Qui plus est, le travail ne commence pas à la première semaine du calendrier des matchs pour se terminer à la fin de la saison régulière, 4 mois plus tard. C’est un travail à temps plein ou presque quand on veut être compétitif. Les entraînements débutent en août, l’encadrement sportif et académique se fait à longueur d’année. Le recrutement aussi, qui implique des appels, des visites, le visionnement de matchs, de l’analyse, des réunions qui se font très souvent en-dehors de ce qu’on appelle les heures de bureau.

Qui plus est, on parle de personnes en charge d’un groupe parfois aussi important qu’une classe, détenant des diplômes universitaires (souvent de 2e cycle).

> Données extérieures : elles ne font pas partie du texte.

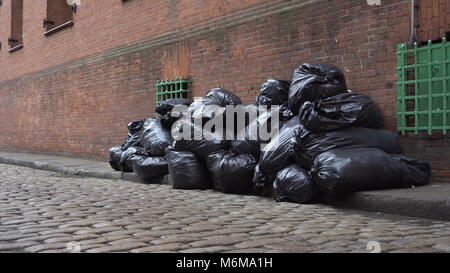 Cestino nero sacchi riempiti con garbage sedersi sul cordolo di Brooklyn, New York Street lungo il lato di un edificio in mattoni in attesa di essere raccolti e smaltiti b Foto Stock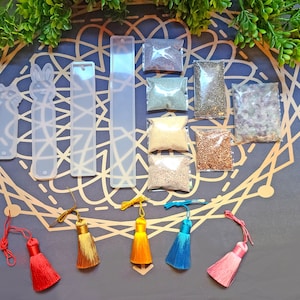 May include: A set of four clear resin bookmark molds, each with a different design. The molds are arranged on a gray background with a mandala pattern. There are also eight small bags of colorful glitter and beads, which are used to fill the molds.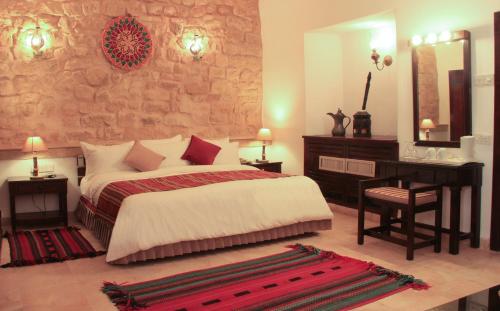 a bedroom with a bed and a desk and a mirror at Hayat Zaman Hotel And Resort Petra in Wadi Musa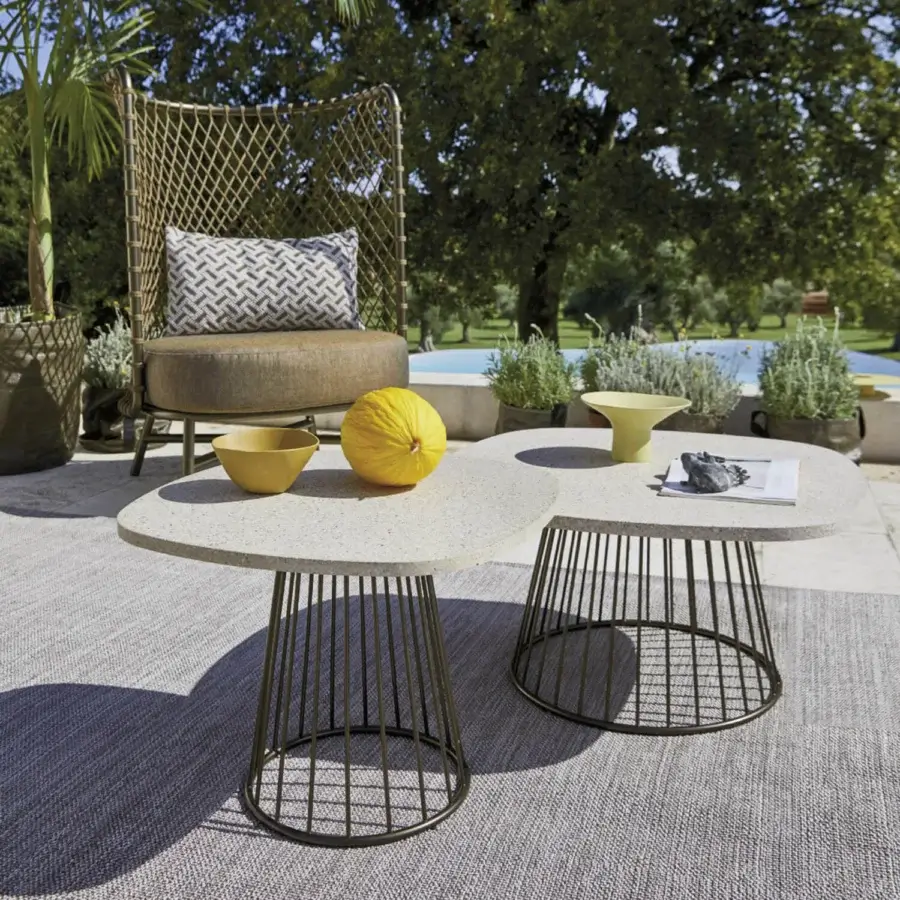 Elegant Roberti Rattan Charme side table with terrazzo top and mother-of-pearl inserts, built with a powder-coated steel base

Alors pourquoi est-ce que si peu de postes à temps plein et bien rémunérés sont considérés justifiés dans le monde du sport alors qu’on est prêt à embaucher plus de psychologues, d’orthopédagogues, d’adjointes départementales? Des gens aussi importants pour la réussite éducative des jeunes, soit la mission première d’un établissement d’enseignement. Parce que le sport n’est pas pris au sérieux. On ne le considère pas suffisamment comme une partie intégrante du cheminement des étudiants-athlètes. Et parce qu’il est encore ancré dans la mentalité de très nombreuses personnes que le bénévolat fait partie de l’organisation et la gestion du sport.

Il faut aussi considérer ce que représente un athlète dans une école. Pour un cégep comme Thetford, par exemple, qui attire des centaines d’étudiants via le sport, c’est primordial d’accorder de bonnes conditions aux entraîneurs. Mais pour un autre, situé dans les grands centres, la population estudiantine sera la même qu’elle pratique un sport ou non. Donc l’intitution n’a pas les mêmes incitatifs à vouloir consacrer des moyens financiers importants à ses programmes sportifs.

Est-ce que les entraîneurs en milieu collégial auraient intérêt à former une association pour demander des conditions décentes de rémunération? Est-ce que les services de ressources humaines des cégeps ne devraient pas évaluer réellement l’apport des entraîneurs sportifs et soumettre des grilles salariales davantage en ligne avec le reste des employés? Et enfin, pourrait-on évaluer honnêtement le temps que consacrent les entraîneurs à leur travail?